By Jason Piper, tax and business law manager, ACCA
Shortly before disappearing under the avalanche of consultations, discussion papers and reviews that have been spawned by Summer Budget 2015, I managed to grab copies of the four offshore evasion condocs and have a read through. They make up an interesting complementary suite of proposals with some common threads but also some interesting differences.
The proposals all come from the same team, who clearly (shock horror) talk to each other about what they’re trying to achieve and how best to do so. They also talk to people outside the Treasury building, and I know from being involved in some of those discussions that they combine a healthy dose of pragmatism with a genuine passion to stamp out abuse of offshore arrangements. They recognise that actually most offshore work is legitimate, and most advisers want nothing to do with criminal activity. Let’s face it, another way of saying “offshore” is “all the rest of the world”, and there’s quite a lot of that which isn’t tax evasion.

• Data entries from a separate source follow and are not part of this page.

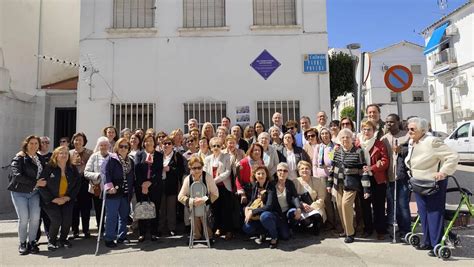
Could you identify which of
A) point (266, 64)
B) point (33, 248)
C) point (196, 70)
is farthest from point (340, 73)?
point (33, 248)

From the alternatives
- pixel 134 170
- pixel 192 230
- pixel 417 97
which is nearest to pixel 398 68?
pixel 192 230

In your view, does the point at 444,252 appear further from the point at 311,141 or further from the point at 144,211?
the point at 144,211

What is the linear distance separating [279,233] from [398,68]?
3838 millimetres

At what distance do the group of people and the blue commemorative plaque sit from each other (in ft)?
10.9

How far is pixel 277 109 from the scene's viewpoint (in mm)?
9547

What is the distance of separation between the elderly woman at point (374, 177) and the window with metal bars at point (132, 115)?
5.68 m

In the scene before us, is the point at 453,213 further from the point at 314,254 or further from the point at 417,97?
the point at 417,97

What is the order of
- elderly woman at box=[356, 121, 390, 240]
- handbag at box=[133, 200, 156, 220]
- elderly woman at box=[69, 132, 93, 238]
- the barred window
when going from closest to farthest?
elderly woman at box=[356, 121, 390, 240]
handbag at box=[133, 200, 156, 220]
elderly woman at box=[69, 132, 93, 238]
the barred window

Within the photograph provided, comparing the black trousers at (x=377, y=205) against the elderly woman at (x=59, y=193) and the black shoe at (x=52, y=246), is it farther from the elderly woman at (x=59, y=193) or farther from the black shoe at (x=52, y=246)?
the black shoe at (x=52, y=246)

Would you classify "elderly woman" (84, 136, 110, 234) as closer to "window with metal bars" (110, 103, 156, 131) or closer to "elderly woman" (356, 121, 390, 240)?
"window with metal bars" (110, 103, 156, 131)

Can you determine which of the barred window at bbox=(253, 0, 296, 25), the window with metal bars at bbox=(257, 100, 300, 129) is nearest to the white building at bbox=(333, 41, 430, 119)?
the barred window at bbox=(253, 0, 296, 25)

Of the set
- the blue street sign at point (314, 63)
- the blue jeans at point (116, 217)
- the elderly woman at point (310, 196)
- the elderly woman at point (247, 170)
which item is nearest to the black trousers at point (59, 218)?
the blue jeans at point (116, 217)

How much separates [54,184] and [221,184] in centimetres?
277

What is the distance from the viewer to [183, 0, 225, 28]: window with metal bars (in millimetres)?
9891
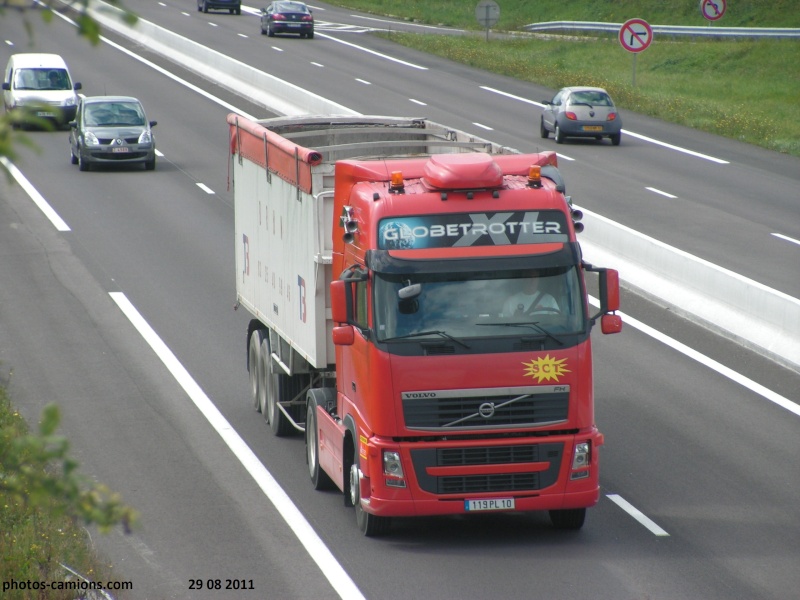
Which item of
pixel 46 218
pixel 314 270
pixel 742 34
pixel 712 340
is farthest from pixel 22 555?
pixel 742 34

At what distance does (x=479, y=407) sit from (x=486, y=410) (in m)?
0.06

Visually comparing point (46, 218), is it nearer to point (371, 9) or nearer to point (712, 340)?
point (712, 340)

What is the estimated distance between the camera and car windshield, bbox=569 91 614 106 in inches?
1481

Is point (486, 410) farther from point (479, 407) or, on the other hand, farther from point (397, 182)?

The paper on civil sanctions for enablers of offshore evasion explicitly notes a desire to work closely with the professional bodies to help their members avoid the risk of entanglement with the new sanctions. That’s a move that we welcome too, and we look forward to helping generate and publicise the educational materials to help prevent advisers being duped by others.
Of course, there are advisers who deliberately set out to help their clients evade tax. Up until now, there’s been a gap in HMRC’s powers to deal with such advisers, and it’s that gap which many of the current batch of proposals seek to plug. But, on comparing the ‘civil sanctions for enablers’ proposals to the ‘criminal sanctions for facilitators’ proposals there was one key point which stood out the more I realised it wasn’t there.
Civil sanctions are proposed for advisers where a penalty has been levied on their clients. Fair enough; there’s a proven offence, and everyone involved should be dealt with. But the “criminal sanctions” seems to skirt around the whole issue of when it gets triggered. It might be that when it talks about evasion that’s shorthand for “evasion which we know has happened because there’s been a criminal prosecution for it”. (The rest of the “criminal” document is couched in similar legal shorthand – for example, it uses the term mens rea where the “civil” document tends to talk in terms of “state of mind”; nothing wrong with either approach, depending upon your audience.)
But then again, there are areas in the “criminal” consultation where it refers to “circumventing international tax transparency agreements” as being an evil worthy of remedy, and which potentially could spark the criminal prosecution of advisers involved in it. We’d agree that it needs dealing with – but there’s a catch here.
The proposed new criminal offence is, well, criminal. It’s a significant step to take, accusing anyone of criminal activity. And when the French authorities recently investigated a similar mechanism they found it failed on a constitutional fundamental – you can’t criminalise people for assisting in behaviour which is not, itself criminal. Or in other words, there must have been a successful criminal prosecution of the underlying offence before you can go after the facilitators. And that is what may be the stumbling block for HMRC in the UK. They desperately need more, experienced, resources if they’re going to successfully prosecute the tax evaders themselves – because without those prosecutions, the criminal offence of facilitation will be a pointless piece of legal posturing, a deterrent that will never be used.